| What is required |
Output only the lines from the line holding "Which does pixel" through the close of the records, exactly as they appear, with all pictures omitted.

| Source data |
━━━━━━━━━━━━━━━━━━━━

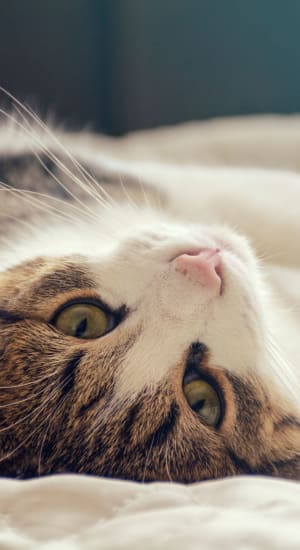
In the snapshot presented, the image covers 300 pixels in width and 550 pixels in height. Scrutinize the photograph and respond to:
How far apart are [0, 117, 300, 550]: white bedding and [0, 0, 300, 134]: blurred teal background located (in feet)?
4.64

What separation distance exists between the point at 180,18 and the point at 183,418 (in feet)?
4.53

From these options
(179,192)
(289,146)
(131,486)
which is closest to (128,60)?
(289,146)

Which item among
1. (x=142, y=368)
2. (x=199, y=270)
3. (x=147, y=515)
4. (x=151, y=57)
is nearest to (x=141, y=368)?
(x=142, y=368)

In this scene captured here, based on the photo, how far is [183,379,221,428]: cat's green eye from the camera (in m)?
0.78

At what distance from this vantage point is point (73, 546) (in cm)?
48

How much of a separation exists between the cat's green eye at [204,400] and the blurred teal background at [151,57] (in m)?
1.19

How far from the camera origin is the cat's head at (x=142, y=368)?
710mm

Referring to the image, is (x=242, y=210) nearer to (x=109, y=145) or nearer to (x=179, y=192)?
(x=179, y=192)

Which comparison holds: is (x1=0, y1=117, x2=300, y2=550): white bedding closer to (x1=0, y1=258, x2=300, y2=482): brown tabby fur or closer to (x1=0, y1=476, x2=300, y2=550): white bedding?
(x1=0, y1=476, x2=300, y2=550): white bedding

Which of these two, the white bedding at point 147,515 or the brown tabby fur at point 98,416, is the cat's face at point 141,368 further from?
the white bedding at point 147,515

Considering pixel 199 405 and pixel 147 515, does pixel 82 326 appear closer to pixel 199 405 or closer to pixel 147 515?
pixel 199 405

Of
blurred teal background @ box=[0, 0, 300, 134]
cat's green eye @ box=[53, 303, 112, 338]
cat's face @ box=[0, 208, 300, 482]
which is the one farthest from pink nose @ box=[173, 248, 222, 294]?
blurred teal background @ box=[0, 0, 300, 134]

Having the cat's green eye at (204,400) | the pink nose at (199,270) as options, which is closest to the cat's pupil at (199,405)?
the cat's green eye at (204,400)

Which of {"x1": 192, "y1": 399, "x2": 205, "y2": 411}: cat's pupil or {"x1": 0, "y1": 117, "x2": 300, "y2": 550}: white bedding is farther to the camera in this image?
{"x1": 192, "y1": 399, "x2": 205, "y2": 411}: cat's pupil
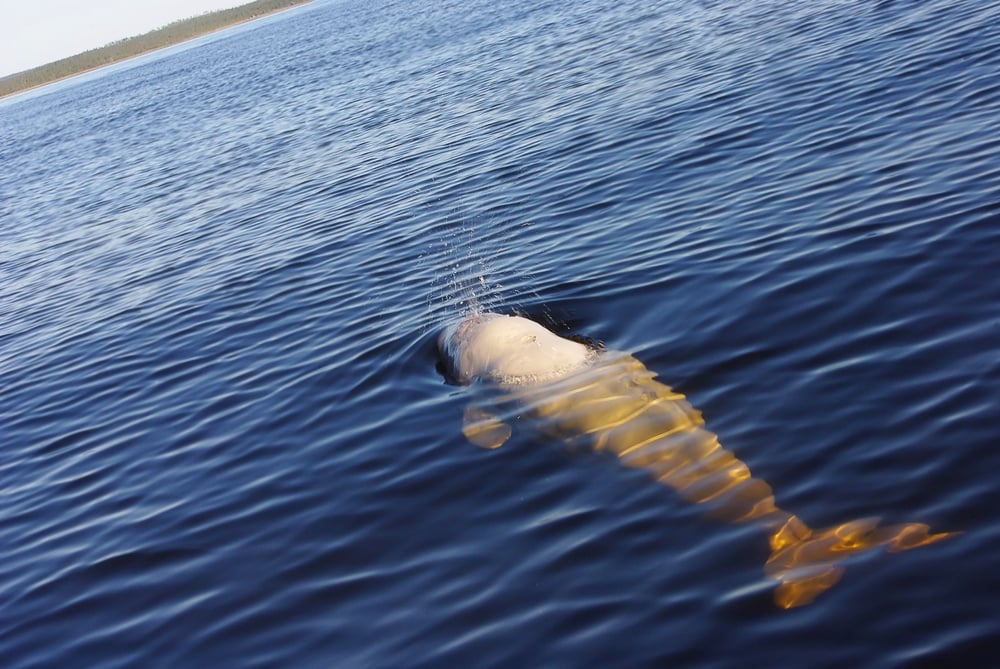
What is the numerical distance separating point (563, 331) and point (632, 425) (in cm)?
286

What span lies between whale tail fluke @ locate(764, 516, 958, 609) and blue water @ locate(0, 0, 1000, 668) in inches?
5.2

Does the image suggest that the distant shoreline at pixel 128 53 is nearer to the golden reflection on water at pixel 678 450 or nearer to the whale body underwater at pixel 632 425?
the whale body underwater at pixel 632 425

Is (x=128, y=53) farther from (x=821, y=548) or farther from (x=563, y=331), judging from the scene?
(x=821, y=548)

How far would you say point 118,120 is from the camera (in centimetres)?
5153

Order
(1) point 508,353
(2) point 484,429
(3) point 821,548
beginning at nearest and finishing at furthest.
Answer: (3) point 821,548 → (2) point 484,429 → (1) point 508,353

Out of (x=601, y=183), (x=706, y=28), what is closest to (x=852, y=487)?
(x=601, y=183)

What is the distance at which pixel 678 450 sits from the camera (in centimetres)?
805

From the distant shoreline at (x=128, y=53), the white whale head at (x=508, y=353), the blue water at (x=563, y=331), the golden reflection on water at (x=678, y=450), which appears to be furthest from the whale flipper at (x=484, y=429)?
the distant shoreline at (x=128, y=53)

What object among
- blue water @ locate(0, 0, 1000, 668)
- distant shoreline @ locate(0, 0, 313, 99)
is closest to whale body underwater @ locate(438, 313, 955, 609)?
blue water @ locate(0, 0, 1000, 668)

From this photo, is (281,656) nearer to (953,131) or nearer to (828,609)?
(828,609)

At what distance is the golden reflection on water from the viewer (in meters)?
6.28

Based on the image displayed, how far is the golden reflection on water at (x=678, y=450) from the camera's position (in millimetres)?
6277

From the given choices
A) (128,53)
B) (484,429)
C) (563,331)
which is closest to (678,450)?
(484,429)

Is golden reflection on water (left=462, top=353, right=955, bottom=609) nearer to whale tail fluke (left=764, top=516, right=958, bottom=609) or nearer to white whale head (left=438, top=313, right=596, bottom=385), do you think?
whale tail fluke (left=764, top=516, right=958, bottom=609)
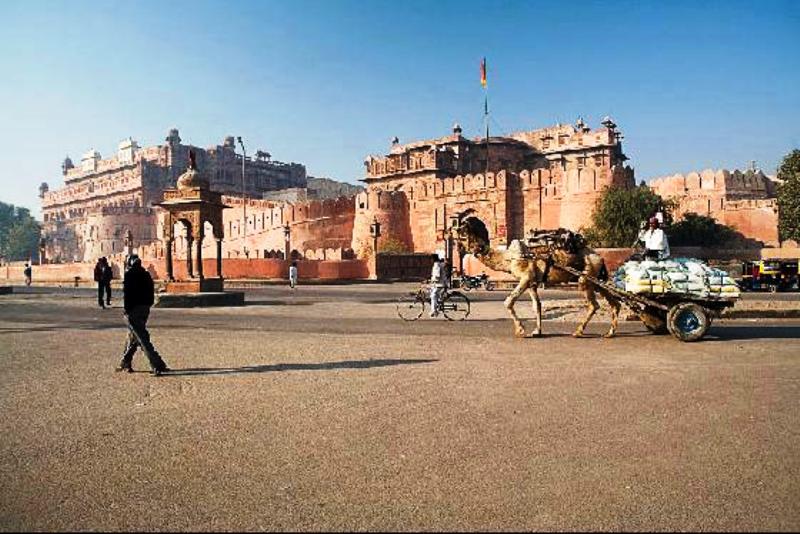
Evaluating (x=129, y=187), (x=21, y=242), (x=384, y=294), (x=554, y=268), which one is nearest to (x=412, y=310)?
(x=554, y=268)

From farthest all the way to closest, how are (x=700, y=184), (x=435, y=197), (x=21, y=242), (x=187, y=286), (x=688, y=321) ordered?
(x=21, y=242) < (x=435, y=197) < (x=700, y=184) < (x=187, y=286) < (x=688, y=321)

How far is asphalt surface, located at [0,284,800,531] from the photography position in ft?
10.5

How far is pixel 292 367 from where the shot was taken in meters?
7.53

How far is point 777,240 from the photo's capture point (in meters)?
47.2

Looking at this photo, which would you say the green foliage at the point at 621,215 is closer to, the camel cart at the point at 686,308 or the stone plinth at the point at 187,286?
the stone plinth at the point at 187,286

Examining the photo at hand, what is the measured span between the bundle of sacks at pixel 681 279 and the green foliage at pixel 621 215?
35.4 metres

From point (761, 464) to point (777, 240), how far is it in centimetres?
5187

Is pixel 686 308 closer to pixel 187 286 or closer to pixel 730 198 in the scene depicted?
pixel 187 286

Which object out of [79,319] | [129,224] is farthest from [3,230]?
[79,319]

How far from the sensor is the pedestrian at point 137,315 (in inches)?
279

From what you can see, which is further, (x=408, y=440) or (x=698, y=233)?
(x=698, y=233)

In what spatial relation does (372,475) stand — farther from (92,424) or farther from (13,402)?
(13,402)

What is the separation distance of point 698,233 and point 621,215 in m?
7.69

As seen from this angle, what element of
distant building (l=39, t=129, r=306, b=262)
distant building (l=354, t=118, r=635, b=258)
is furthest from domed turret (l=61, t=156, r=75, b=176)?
distant building (l=354, t=118, r=635, b=258)
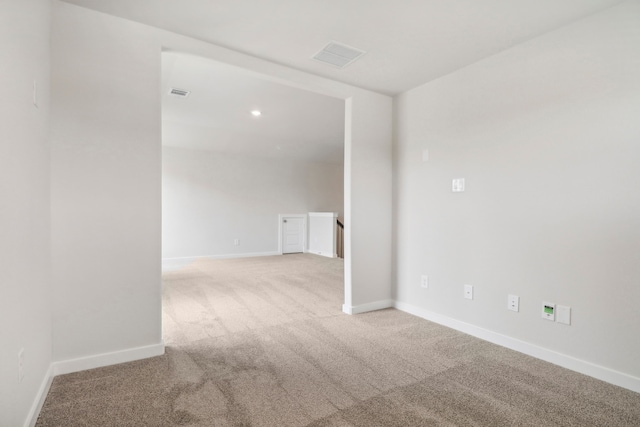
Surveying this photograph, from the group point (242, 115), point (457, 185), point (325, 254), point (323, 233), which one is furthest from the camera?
point (323, 233)

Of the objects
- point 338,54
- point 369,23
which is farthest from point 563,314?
point 338,54

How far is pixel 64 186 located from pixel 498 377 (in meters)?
3.04

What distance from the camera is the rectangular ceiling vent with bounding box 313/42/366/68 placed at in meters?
2.54

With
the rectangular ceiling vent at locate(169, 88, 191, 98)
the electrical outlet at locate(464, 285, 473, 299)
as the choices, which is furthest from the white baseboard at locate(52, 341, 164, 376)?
the rectangular ceiling vent at locate(169, 88, 191, 98)

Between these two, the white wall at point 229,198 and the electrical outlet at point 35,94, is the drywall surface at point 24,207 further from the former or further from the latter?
the white wall at point 229,198

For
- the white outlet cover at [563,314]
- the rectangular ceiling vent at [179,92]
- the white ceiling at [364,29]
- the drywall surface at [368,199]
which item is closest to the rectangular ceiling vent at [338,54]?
the white ceiling at [364,29]

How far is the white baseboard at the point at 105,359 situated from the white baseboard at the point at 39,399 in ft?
0.22

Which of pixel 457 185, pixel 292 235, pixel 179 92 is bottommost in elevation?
pixel 292 235

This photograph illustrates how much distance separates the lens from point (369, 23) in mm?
2217

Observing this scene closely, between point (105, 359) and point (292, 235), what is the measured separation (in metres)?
5.93

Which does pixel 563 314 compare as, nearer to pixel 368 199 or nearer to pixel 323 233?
pixel 368 199

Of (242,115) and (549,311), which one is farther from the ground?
(242,115)

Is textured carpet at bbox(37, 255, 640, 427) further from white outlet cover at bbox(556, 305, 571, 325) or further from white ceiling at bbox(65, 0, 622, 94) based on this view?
white ceiling at bbox(65, 0, 622, 94)

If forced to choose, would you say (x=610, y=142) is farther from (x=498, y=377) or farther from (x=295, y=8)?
(x=295, y=8)
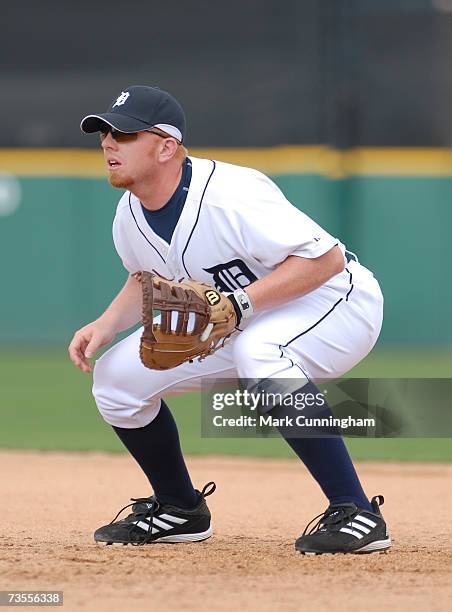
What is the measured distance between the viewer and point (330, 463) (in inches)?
132

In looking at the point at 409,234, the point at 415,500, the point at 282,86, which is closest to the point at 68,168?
the point at 282,86

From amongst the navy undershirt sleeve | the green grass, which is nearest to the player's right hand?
the navy undershirt sleeve

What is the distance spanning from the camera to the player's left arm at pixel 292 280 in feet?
10.9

━━━━━━━━━━━━━━━━━━━━

| Task output |
Which does pixel 563 314 compare as, nearer to pixel 368 199 or nearer to pixel 323 233?
pixel 368 199

Of (242,115) and (549,311), which one is farther from the ground?
(242,115)

Is textured carpet at bbox(37, 255, 640, 427) further from white outlet cover at bbox(556, 305, 571, 325) or further from white ceiling at bbox(65, 0, 622, 94) based on this view?
white ceiling at bbox(65, 0, 622, 94)

If forced to choose, would you say (x=610, y=142) is farther from (x=498, y=377) or farther from (x=295, y=8)?
(x=295, y=8)
What is the measured distance between the viewer and point (330, 463) (in inches)?
132

In looking at the point at 409,234, the point at 415,500, the point at 282,86, which is closest to the point at 68,168?
the point at 282,86

From amongst the navy undershirt sleeve | the green grass, which is nearest to the player's right hand?
the navy undershirt sleeve

What is the distance spanning from the camera to the player's left arm at pixel 292 280 in feet?
10.9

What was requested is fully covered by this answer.